= Vladislav Živanović =

Serbian politician

Vladislav Živanović (Владислав Живановић; born 22 January 1974) is a politician in Serbia. He has served in the municipal government of Sombor and was elected to the Assembly of Vojvodina in the 2020 provincial election. Živanović is a member of the Movement for the Restoration of the Kingdom of Serbia (Pokret obnove Kraljevine Srbije, POKS).

==Early life and career==
Živanović was born in Sombor, Vojvodina, in what was then the Socialist Republic of Serbia in the Socialist Federal Republic of Yugoslavia. He was raised in the municipality, trained in catering and worked in the field for a number of years, and began working for the PTT Saobracaja Srbija in 2006. In 2012, he was certified as a professional economist.

==Politician==
===Municipal politics===
Živanović entered political life as a member of the Serbian Renewal Movement (Srpski pokret obnove, SPO). He received the fourth position on the SPO's electoral list for the Sombor municipal assembly in the 2012 Serbian local elections and was elected when the list won four mandates. He served in the assembly for two years and was appointed as deputy mayor in April 2014 when a new local coalition government was formed. At the time of his appointment, he was president of the SPO for the West Bačka District and a member of its executive board at the republic level. During this period, Živanović also chaired Sombor's committee for traffic safety.

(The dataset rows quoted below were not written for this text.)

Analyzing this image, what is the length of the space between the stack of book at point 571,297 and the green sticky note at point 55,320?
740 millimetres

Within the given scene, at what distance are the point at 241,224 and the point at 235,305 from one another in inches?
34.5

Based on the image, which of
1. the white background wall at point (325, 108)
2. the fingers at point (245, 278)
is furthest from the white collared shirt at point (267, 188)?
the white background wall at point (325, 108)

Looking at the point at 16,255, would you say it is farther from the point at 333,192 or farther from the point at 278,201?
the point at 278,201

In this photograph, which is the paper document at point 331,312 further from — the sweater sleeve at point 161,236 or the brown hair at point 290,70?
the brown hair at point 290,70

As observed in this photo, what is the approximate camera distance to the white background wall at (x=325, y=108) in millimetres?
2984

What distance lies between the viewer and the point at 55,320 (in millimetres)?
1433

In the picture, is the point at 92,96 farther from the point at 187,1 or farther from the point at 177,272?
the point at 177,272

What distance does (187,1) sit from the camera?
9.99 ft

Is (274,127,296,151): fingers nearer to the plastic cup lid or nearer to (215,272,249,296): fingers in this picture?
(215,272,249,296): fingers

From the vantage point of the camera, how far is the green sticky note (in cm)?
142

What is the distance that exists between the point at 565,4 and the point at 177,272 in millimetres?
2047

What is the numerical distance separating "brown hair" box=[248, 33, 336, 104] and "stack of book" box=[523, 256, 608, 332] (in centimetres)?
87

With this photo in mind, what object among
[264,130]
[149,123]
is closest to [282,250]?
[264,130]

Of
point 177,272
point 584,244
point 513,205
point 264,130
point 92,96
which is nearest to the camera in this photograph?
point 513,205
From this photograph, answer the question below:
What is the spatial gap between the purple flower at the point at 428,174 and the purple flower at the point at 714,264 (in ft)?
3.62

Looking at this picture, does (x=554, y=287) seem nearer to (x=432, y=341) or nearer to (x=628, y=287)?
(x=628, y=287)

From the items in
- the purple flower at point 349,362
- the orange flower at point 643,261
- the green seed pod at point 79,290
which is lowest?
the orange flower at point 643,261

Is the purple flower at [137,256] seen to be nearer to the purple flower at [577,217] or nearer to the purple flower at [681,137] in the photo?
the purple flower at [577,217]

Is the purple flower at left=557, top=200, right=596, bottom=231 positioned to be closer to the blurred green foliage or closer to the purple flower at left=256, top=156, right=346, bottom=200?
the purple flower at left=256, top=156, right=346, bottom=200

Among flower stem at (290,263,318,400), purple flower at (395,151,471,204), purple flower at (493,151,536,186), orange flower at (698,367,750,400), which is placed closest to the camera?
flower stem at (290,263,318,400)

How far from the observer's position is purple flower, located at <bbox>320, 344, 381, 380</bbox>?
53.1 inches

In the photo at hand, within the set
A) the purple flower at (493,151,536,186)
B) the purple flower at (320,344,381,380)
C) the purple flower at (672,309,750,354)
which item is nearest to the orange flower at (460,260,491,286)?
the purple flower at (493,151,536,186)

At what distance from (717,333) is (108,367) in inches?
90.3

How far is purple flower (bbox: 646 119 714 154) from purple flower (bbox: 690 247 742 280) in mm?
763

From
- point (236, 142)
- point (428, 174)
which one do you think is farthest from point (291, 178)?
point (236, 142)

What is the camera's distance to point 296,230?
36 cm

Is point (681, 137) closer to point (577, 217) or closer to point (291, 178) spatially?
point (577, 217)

He was promoted to the second position on the SPO's list in the 2016 local elections and was elected to a second term when the list again won four seats. He became a member of city council (i.e., the executive branch of the city government) after the election, with responsibility of co-ordinating projects of importance for the city. He stood down from the council in 2017.

The SPO split in 2017, and several dissident members left the party to form the POKS. Živanović was a founding member of the new party and was chosen as president of its city board in Sombor in September 2017. He also became president of the POKS executive board for Vojvodina when the provincial wing was formally established in December 2017.

He appeared in the lead position on the POKS list for the Sombor municipal assembly in the 2020 local elections and was re-elected when the list won five mandates.

===Member of the Assembly of Vojvodina===
Živanović received the second position on the POKS list for the Vojvodina provincial assembly in the 2020 provincial election and was elected when the list won five mandates. He is currently the deputy leader of the POKS group in the assembly, the leader of the committee on co-operation with the national assembly committees in the exercise of competencies of the province, and a member of the committee on health, social policy, labour, demographic policy, and social child care.